California pesticide use down, slightly: On November 29, California's Department of Pesticide Regulation (DPR) reported that the state's use of pesticides in 2006 had fallen from 195.3 million to 189.6 million pounds, stating that this marks the third consecutive year of decline in the use of agricultural chemicals linked to cancer, neurotoxic illness and reproductive harm. Pesticide use in California's vineyards fell by 8.5 million pounds. DPR Director Mary-Ann Warmerdam claimed that the agency's efforts "to promote least-toxic pest management... are paying off." Unfortunately, the Los Angeles Times reports, strawberry growers increased applications of the fumigant methyl bromide -- an ozone-depleting chemical slated for phase-out under the Montreal Protocol -- by an additional 132 tons in 2006. PANNA senior scientist Dr. Susan Kegley, who has analyzed changes in the state's annual pesticide use for almost a decade, adds: "Total fumigant use has dropped only slightly and the area treated has actually increased by 28,000 acres. This indicates that growers are becoming MORE, not less dependent on fumigants for crop production. In Ventura county, where the federal court says that soil fumigant use needs to drop by 20% relative to 1991 to come into line with the Clean Air Act, little change was seen in 2006 compared to 2005 -i.e., 3.34 million pounds (2005) vs. 3.26 million pounds (2006).

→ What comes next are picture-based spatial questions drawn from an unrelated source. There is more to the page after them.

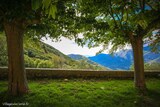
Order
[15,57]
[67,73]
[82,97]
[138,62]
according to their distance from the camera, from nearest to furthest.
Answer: [15,57]
[82,97]
[138,62]
[67,73]

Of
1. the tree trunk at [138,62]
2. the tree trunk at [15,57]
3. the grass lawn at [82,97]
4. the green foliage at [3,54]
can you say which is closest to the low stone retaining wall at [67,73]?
the grass lawn at [82,97]

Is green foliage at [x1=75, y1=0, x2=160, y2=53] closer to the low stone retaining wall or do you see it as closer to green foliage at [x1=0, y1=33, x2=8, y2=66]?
the low stone retaining wall

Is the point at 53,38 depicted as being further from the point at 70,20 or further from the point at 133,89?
the point at 133,89

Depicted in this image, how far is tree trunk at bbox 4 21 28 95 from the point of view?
7.94 meters

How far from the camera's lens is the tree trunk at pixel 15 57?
7941 mm

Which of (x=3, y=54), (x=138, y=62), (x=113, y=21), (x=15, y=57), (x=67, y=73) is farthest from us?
(x=3, y=54)

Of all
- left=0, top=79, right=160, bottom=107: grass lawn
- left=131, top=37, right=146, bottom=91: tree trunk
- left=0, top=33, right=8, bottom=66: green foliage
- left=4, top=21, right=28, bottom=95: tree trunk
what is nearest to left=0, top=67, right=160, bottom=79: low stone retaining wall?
left=0, top=79, right=160, bottom=107: grass lawn

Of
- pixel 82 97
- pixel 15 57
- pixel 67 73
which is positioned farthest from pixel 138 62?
pixel 15 57

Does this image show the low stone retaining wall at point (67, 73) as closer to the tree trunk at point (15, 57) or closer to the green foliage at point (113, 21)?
the green foliage at point (113, 21)

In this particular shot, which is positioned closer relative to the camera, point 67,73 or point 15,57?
point 15,57

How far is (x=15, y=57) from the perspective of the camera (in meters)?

And use of the neurotoxic insecticide chlorpyrifos dropped from 2.0 million pounds per year in 2005 to 1.92 million in 2006. This is not good enough."
Monsanto's GMOs advance in Germany, stall in France: Germany lifted a ban on Monsanto's genetically modified MON810 maize on December 6 after Monsanto agreed to "additional monitoring." Reuters reports that Germany's capitulation came after Monsanto "agreed to end legal action against the government's decision" to ban its product. On the same day, France's Agriculture Ministry suspended the commercial use of Monsanto's MON810 pending an investigation of the GMO's "environmental and health implications." Monsanto called the decision "a scandal bereft of scientific foundation and incoherent with the environmental benefits of this technology." France is set to vote on a new biotech law on February 9, 2008.U.S. pushes pesticides at Rome summit: USDA Undersecretary Gale Buchanan flew to Italy in early December to deliver the keynote speech at a global gathering to promote harmonization of pesticide labeling for the "minor use of pesticides on specialty crops." Farm Futures reports that the goal of the weeklong conference (co-sponsored by the USDA, the EPA and the UN's Food and Agricultural Organization) was "to improve pesticide use and their impact on trade." Buchanan explained that harmonizing "rules and regulations regarding labeling of pesticides" was important. Not because it would improve safety for people or protect the environment but because standardization is "what makes commerce possible."